- Born: Lucy Aldrich Rockefeller 1941 (age 84–85)
- Education: Wellesley College, 1963 & Columbia College of Physicians & Surgeons, 1968
- Occupations: Retired Psychiatrist, Environmentalist and Philanthropist
- Known for: Philanthropy and Member of the Rockefeller family
- Spouse: Jeremy Peter Waletzky (divorced 1984)
- Children: Jacob (deceased 2001)and Naomi
- Parent(s): Laurance Spelman Rockefeller Mary Billings French

= Lucy Rockefeller Waletzky =

American philanthropist and environmentalist

Lucy Aldrich Rockefeller Waletzky (born 1941) is an American philanthropist and environmentalist. She is the third daughter of Laurance Spelman Rockefeller (1910–2004) and Mary French (1910–1997), and a fourth-generation member of the Rockefeller family. Waletzky served on the board of the Friends of the Rockefeller State Park Preserve from 1997 to 2006. She received the Governor's Parks and Preservation Award in 2004.

==Family==
Waletzky has two older sisters, Marion Rockefeller Weber and Laura Rockefeller Chasin, and a younger brother, Laurance Rockefeller Her patrilineal great-grandfather was Standard Oil's co-founder John D. Rockefeller and her matrilineal great-grandfather was Frederick H. Billings, a president of Northern Pacific Railway. Both of her grandmothers, Mary Billings French and Abby Aldrich Rockefeller, were important to the early development of YWCA USA.

==Board memberships==
Waletzky served on the board of the Friends of the Rockefeller State Park Preserve from 1997 to 2006. She received the Governor's Parks and Preservation Award in 2004. Waletzky concentrated her attention on the bird and wildlife habitat in the park. She was interested in the preserving health of the forests, wetlands, meadows. and streams there. From 1998 to 2004 Waletzky served as board member of the National Audubon Society where she worked to create, fund and develop a program for both the National and New York Audubon to stop the use of pesticides on home lawns and improve habitats for birds. Since 2002 she has been a member of the Westchester County Pest Management Committee. In that role, she created, developed and implemented an annual No Pesticides Day. Since March 2007 Waletzky has been the Chair of the New York State Council of Parks, Recreation and Historic Preservation. Prior to being appointed as Chair of NYS Coiuncil of Parks, Dr. Waletzky served as Chair of the Taconic Region Parks Commission and a member of the New York State Council of Parks. Dr Waletzky is a founding board member of the Friends of Rockefeller State Park Preserve, responsible for helping to create a new master plan and bio-diversity study.

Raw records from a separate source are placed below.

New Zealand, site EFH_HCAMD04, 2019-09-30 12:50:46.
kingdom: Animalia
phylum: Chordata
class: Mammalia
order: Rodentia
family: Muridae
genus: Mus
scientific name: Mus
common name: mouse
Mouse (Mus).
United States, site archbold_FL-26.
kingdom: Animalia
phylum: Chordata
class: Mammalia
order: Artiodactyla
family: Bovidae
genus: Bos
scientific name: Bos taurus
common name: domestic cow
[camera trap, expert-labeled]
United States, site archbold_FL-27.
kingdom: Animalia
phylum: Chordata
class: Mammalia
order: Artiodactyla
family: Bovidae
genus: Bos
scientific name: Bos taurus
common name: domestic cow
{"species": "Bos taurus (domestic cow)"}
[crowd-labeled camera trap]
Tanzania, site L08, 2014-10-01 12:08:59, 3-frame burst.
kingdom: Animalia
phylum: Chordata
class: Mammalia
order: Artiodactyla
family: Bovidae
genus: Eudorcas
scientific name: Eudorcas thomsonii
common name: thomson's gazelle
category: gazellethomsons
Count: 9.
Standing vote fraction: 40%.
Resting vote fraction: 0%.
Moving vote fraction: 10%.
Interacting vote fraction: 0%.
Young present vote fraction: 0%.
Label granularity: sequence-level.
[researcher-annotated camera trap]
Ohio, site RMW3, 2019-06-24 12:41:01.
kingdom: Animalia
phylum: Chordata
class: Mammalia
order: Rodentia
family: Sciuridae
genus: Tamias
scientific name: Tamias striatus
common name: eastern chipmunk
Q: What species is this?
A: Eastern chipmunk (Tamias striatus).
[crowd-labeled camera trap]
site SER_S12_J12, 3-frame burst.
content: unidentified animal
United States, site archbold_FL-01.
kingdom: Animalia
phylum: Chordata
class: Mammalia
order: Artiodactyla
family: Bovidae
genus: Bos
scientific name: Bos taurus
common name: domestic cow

She is currently a longtime board member of the Memorial Sloan-Kettering Cancer Center, Grassroots Environmental Education Center. and Westchester Pest Management Committee.

==Philanthropy==
In 2003, working to preserve the Northeast corner of the Rockefeller State Park Preserve, Waletzky donated 84 acre of land to New York state. She also donated 10 acre to Westchester County. The donations were intended to be used for parking at the North County Trail Way bike path, and possibly to establish a new "green" headquarters building for the Westchester County Parks.

==Awards==
Waletzky received the Governor's Parks and Preservation Award in 2004. She also was given both the State Council of Parks Commission Chair Award and Friends of Westchester County Parks Best Friend Award in 2006. In 2018, Open Space Institute awarded her the Land Conservation Award. In 2021, Dr Waletzky received the New York State Historic Preservation Award and the Lucy Rockefeller Waletzky Environmental Stewardship Award.

==Education & Career==
Dr. Waletzky is a physician/psychiatrist and a graduate of Wellesley College in 1963 and Columbia College of Physicians and Surgeons, Columbia University in 1968. As a psychiatrist, she was a clinical assistant professor of Psychiatry, Obstetrics and Gynecology at Georgetown University Hospital, where she published numerous articles. In 1982, she co-founded the Medical Illness Counseling Center (1993 Significant Achievement Award) and also founded DateAble in 1987, a dating and friendship service for people with disabilities.Her background as a physician led to a concern about the effects of pesticides and other toxins on the health of people and wildlife.